'Smiling Sushi Roll’ offers treat for the eyes

'Smiling Sushi Roll’ offers treat for the eyes

"You might find my sushi rolls surprising or funny, or you might even find them disgusting. That is all OK; my rolls are a form of art rather than food," said Tama-chan, a makizushi (sushi roll) artist.

Her sushi rolls always invite a smile, whether they portray Antonio Gaudi's Sagrada Familia, Japanese salarymen exchanging business cards or more risque subject matter, such as a rope bondage scene. Tama-chan's sushi rolls make people happy even if they don't eat the lighthearted works.

"I want to express something new using a medium very familiar to Japanese, so for me, rice and nori seaweed are a natural choice," Tama-chan, who began sushi rolling as a form of expression around 2005, told The Japan News.

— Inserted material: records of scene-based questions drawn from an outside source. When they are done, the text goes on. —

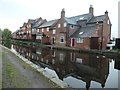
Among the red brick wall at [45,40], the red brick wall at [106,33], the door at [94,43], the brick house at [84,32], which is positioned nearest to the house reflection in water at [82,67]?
the door at [94,43]

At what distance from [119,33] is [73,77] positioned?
29045 millimetres

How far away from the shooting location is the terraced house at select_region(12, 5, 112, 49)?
37.8 meters

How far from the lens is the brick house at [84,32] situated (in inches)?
1487

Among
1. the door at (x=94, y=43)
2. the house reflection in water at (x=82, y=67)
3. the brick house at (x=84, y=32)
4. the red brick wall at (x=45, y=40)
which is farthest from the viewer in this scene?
the red brick wall at (x=45, y=40)

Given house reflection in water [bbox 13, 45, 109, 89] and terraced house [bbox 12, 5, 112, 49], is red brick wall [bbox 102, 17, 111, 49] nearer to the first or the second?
terraced house [bbox 12, 5, 112, 49]

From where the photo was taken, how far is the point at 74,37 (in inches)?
1655

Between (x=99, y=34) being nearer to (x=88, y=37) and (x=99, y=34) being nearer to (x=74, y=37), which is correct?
(x=88, y=37)

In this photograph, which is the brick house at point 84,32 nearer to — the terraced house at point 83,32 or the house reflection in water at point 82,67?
the terraced house at point 83,32

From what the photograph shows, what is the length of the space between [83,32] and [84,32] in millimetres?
285

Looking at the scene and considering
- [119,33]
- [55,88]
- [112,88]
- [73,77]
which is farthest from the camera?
[119,33]

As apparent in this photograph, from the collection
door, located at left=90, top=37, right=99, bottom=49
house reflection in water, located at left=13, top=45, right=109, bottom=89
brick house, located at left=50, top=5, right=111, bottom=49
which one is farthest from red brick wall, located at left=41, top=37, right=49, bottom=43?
house reflection in water, located at left=13, top=45, right=109, bottom=89

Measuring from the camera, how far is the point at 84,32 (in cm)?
4078

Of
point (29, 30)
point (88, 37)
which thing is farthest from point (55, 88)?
point (29, 30)

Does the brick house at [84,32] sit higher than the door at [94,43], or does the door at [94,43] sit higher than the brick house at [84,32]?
the brick house at [84,32]
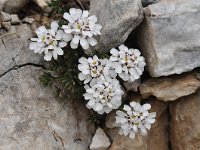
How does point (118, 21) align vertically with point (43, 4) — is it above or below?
above

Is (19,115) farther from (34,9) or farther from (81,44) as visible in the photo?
(34,9)

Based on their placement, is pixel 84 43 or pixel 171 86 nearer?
pixel 84 43

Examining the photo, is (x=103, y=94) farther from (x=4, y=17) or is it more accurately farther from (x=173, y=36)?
(x=4, y=17)

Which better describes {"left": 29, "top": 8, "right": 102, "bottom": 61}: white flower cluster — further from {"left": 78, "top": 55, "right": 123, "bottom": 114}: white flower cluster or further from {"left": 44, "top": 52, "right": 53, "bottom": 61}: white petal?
{"left": 78, "top": 55, "right": 123, "bottom": 114}: white flower cluster

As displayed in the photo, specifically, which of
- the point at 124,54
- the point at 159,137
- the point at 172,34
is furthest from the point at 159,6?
the point at 159,137

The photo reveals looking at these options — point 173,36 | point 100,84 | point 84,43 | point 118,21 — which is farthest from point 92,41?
point 173,36

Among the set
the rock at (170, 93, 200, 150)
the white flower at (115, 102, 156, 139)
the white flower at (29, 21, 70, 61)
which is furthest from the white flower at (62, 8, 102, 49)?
the rock at (170, 93, 200, 150)
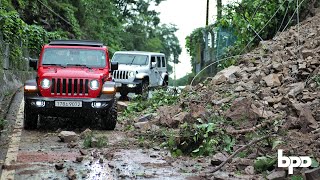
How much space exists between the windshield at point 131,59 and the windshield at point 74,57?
26.6 feet

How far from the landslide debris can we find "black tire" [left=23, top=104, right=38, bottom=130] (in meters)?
2.27

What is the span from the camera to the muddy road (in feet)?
20.8

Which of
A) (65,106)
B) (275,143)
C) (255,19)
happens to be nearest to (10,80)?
(65,106)

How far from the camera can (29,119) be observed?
10.2m

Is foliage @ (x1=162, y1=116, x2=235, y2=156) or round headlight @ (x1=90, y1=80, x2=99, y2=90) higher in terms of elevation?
round headlight @ (x1=90, y1=80, x2=99, y2=90)

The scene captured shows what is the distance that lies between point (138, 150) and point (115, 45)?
3777cm

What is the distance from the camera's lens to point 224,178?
598 cm

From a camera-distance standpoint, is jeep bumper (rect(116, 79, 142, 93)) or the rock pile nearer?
the rock pile

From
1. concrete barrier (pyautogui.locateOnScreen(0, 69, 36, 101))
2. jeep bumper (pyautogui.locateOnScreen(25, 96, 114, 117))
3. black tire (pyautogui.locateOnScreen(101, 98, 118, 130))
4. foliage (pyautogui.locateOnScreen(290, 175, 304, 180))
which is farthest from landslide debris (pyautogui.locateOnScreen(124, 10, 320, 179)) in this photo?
concrete barrier (pyautogui.locateOnScreen(0, 69, 36, 101))

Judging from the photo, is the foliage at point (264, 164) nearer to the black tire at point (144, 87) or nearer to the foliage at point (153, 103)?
the foliage at point (153, 103)

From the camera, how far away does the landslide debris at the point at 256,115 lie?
6863 mm

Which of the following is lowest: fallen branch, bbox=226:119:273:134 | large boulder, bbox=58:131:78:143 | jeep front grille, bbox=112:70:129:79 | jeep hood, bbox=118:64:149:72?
large boulder, bbox=58:131:78:143

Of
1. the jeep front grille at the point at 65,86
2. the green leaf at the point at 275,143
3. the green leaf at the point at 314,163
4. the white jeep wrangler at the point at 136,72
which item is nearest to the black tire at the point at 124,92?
the white jeep wrangler at the point at 136,72

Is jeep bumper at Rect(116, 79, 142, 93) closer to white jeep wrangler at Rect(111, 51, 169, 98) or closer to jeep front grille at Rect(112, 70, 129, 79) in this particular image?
white jeep wrangler at Rect(111, 51, 169, 98)
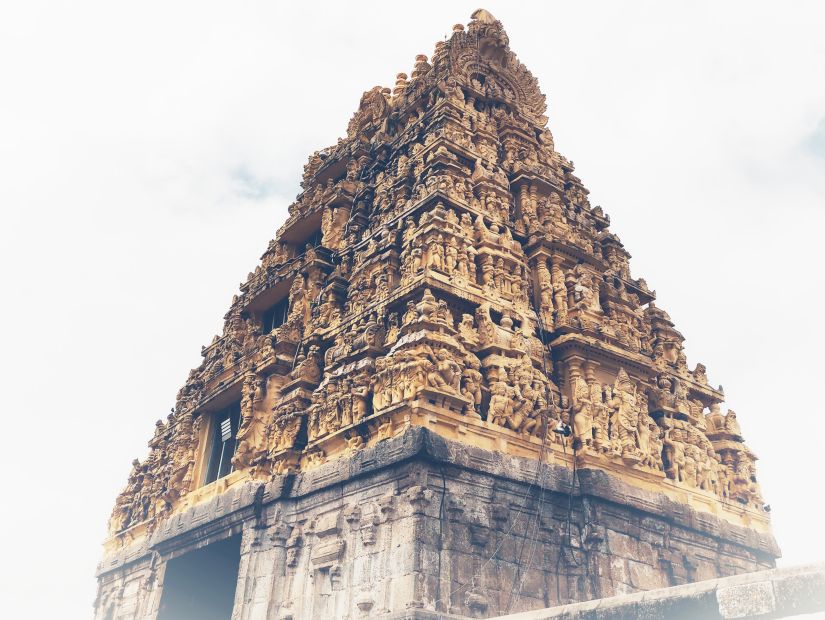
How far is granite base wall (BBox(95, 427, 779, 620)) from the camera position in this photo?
11.0 meters

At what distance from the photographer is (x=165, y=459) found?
1966 centimetres

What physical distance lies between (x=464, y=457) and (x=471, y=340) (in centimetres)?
249

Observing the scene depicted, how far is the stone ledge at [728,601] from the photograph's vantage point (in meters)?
6.25

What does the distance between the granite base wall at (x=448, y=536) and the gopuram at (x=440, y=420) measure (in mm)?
38

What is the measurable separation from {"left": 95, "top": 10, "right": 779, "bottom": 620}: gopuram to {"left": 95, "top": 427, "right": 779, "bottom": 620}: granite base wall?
0.12ft

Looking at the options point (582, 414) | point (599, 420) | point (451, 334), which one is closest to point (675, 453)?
point (599, 420)

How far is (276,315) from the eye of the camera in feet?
65.9

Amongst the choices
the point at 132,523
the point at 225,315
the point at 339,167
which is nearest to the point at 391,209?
the point at 339,167

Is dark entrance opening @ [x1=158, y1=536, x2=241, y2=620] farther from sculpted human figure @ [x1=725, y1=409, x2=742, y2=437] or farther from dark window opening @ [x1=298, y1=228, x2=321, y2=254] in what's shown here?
sculpted human figure @ [x1=725, y1=409, x2=742, y2=437]

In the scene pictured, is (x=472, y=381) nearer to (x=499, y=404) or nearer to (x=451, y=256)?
(x=499, y=404)

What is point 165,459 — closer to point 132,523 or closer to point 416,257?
point 132,523

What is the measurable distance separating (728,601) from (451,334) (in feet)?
23.6

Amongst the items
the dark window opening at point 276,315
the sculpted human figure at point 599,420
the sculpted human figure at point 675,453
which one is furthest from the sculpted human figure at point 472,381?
the dark window opening at point 276,315

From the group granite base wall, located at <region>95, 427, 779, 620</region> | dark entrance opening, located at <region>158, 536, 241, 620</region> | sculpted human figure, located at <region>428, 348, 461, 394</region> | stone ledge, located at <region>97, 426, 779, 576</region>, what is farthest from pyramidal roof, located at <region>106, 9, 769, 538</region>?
dark entrance opening, located at <region>158, 536, 241, 620</region>
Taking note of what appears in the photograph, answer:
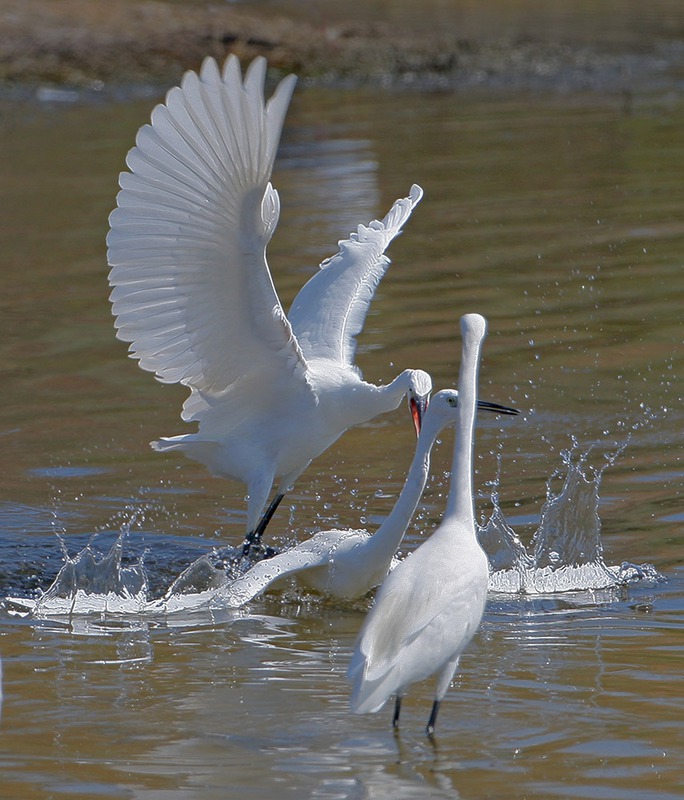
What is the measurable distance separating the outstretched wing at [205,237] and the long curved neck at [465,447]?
1238mm

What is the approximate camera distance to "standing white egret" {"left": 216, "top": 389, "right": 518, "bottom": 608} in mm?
6910

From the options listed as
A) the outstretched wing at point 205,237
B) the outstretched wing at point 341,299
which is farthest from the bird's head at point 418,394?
the outstretched wing at point 341,299

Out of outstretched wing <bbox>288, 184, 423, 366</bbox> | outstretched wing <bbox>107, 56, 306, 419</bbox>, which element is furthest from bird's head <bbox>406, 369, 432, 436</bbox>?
outstretched wing <bbox>288, 184, 423, 366</bbox>

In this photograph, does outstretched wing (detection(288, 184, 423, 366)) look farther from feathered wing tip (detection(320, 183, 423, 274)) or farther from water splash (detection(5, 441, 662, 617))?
water splash (detection(5, 441, 662, 617))

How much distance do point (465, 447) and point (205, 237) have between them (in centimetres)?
187

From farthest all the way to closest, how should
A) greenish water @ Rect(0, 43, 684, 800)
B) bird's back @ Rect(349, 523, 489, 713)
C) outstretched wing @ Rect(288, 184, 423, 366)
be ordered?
outstretched wing @ Rect(288, 184, 423, 366)
greenish water @ Rect(0, 43, 684, 800)
bird's back @ Rect(349, 523, 489, 713)

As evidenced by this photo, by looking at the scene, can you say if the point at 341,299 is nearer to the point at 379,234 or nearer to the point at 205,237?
the point at 379,234

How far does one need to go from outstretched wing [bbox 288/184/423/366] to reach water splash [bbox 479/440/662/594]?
1.34 m

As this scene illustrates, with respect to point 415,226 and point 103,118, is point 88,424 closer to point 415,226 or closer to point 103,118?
point 415,226

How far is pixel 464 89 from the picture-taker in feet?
92.0

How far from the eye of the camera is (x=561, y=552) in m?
7.38

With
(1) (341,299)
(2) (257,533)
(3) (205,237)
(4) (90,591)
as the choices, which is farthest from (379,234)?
(4) (90,591)

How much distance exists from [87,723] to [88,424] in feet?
15.0

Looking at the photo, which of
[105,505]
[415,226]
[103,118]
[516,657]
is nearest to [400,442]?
[105,505]
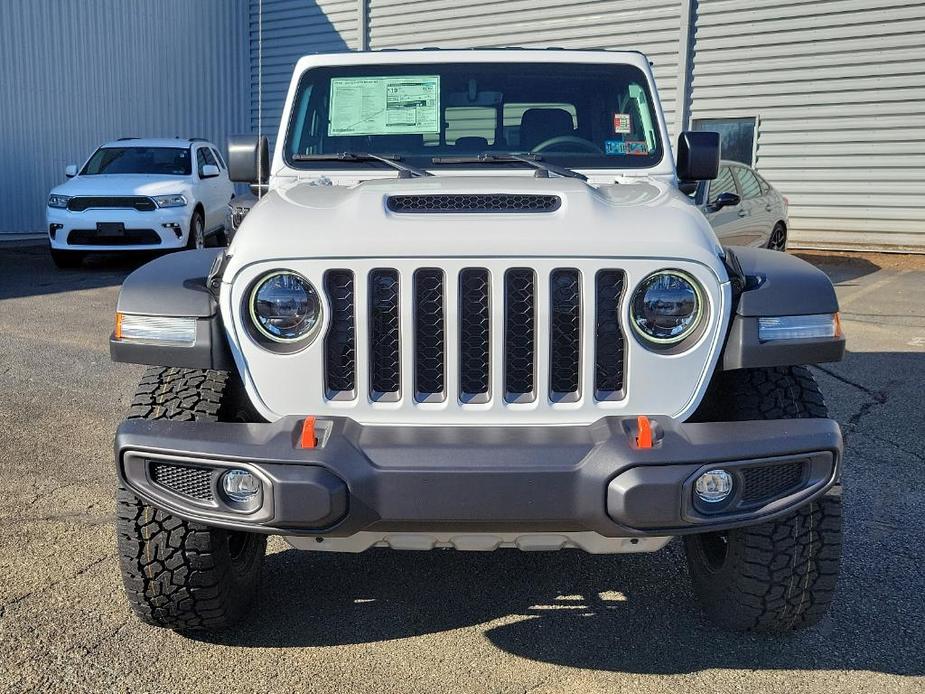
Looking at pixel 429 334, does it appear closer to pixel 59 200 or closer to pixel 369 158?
pixel 369 158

Her first book, "Smiling Sushi Roll" (Little More Co.), published recently, includes a detailed description of how to make a sushi roll reproduction of Edvard Munch's "The Scream," demonstrating how her rolls become art only after being cut so that the intricately designed cross-section is visible.

The entire text of the book is written in both Japanese and English.

Tama-chan explained that this decision "will help spread the message I roll into my nori creations."